Check I/O statistics
--------------------

`TranscodingStreams.stats` returns a snapshot of the I/O statistics. For
example, the following function shows progress of decompression to the standard
error:
```julia
using CodecZlib

function decompress(input, output)
    buffer = Vector{UInt8}(undef, 16 * 1024)
    while !eof(input)
        n = min(bytesavailable(input), length(buffer))
        unsafe_read(input, pointer(buffer), n)
        unsafe_write(output, pointer(buffer), n)
        stats = TranscodingStreams.stats(input)
        print(STDERR, "\rin: $(stats.in), out: $(stats.out)")
    end
    println(STDERR)
end

input = GzipDecompressorStream(open("foobar.txt.gz"))
output = IOBuffer()
decompress(input, output)
```

`stats.in` is the number of bytes supplied to the stream and `stats.out` is the
number of bytes consumed out of the stream.

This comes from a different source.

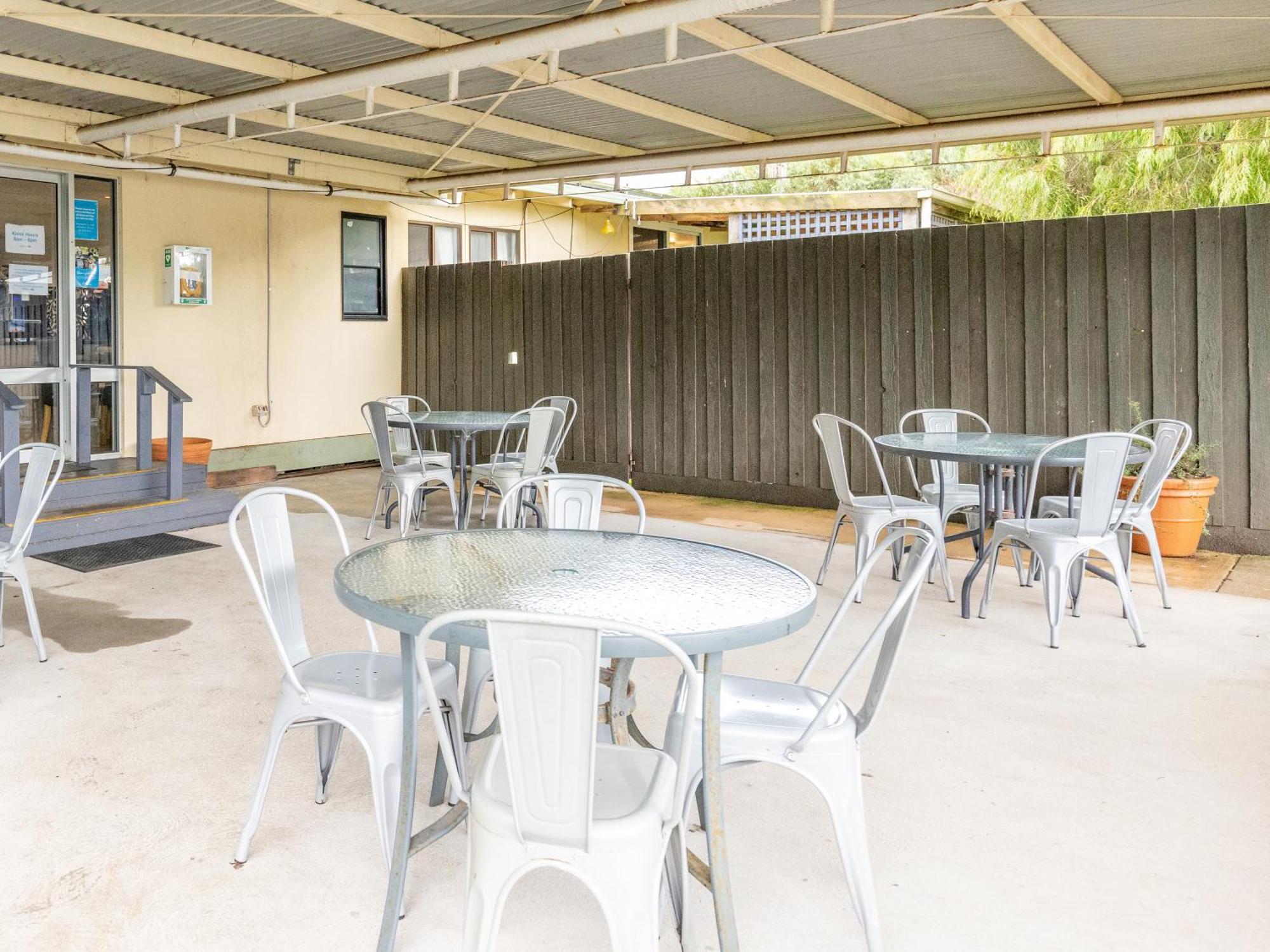 Nrma Warrnambool Riverside Holiday Park Dış mekan fotoğraf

Transcode data in one shot
--------------------------

TranscodingStreams.jl extends the `transcode` function to transcode a data
in one shot. `transcode` takes a codec object as its first argument and a data
vector as its second argument:
```julia
using CodecZlib
decompressed = transcode(ZlibDecompressor, b"x\x9cKL*JLNLI\x04R\x00\x19\xf2\x04U")
String(decompressed)
```

Transcode lots of strings
-------------------------

`transcode(<codec type>, data)` method is convenient but suboptimal when
transcoding a number of objects. This is because the method reallocates a new
codec object for every call. Instead, you can use `transcode(<codec object>,
data)` method that reuses the allocated object as follows. In this usage, you
need to explicitly allocate and free resources by calling
`TranscodingStreams.initialize` and `TranscodingStreams.finalize`,
respectively.

```julia
using CodecZstd
using TranscodingStreams
strings = ["foo", "bar", "baz"]
codec = ZstdCompressor()
TranscodingStreams.initialize(codec)  # allocate resources
try
    for s in strings
        data = transcode(codec, s)
        # do something...
    end
catch
    rethrow()
finally
    TranscodingStreams.finalize(codec)  # free resources
end
```

Unread data
-----------

`TranscodingStream` supports *unread* operation, which inserts data into the
current reading position. This is useful when you want to peek from the stream.
`TranscodingStreams.unread` and `TranscodingStreams.unsafe_unread` functions are
provided:
```julia
using TranscodingStreams
stream = NoopStream(open("data.txt"))
data1 = read(stream, 8)
TranscodingStreams.unread(stream, data1)
data2 = read(stream, 8)
@assert data1 == data2
```

The unread operation is different from the write operation in that the unreaded
data are not written to the wrapped stream. The unreaded data are stored in the
internal buffer of a transcoding stream.

Unfortunately, *unwrite* operation is not provided because there is no way to
cancel write operations that are already committed to the wrapped stream.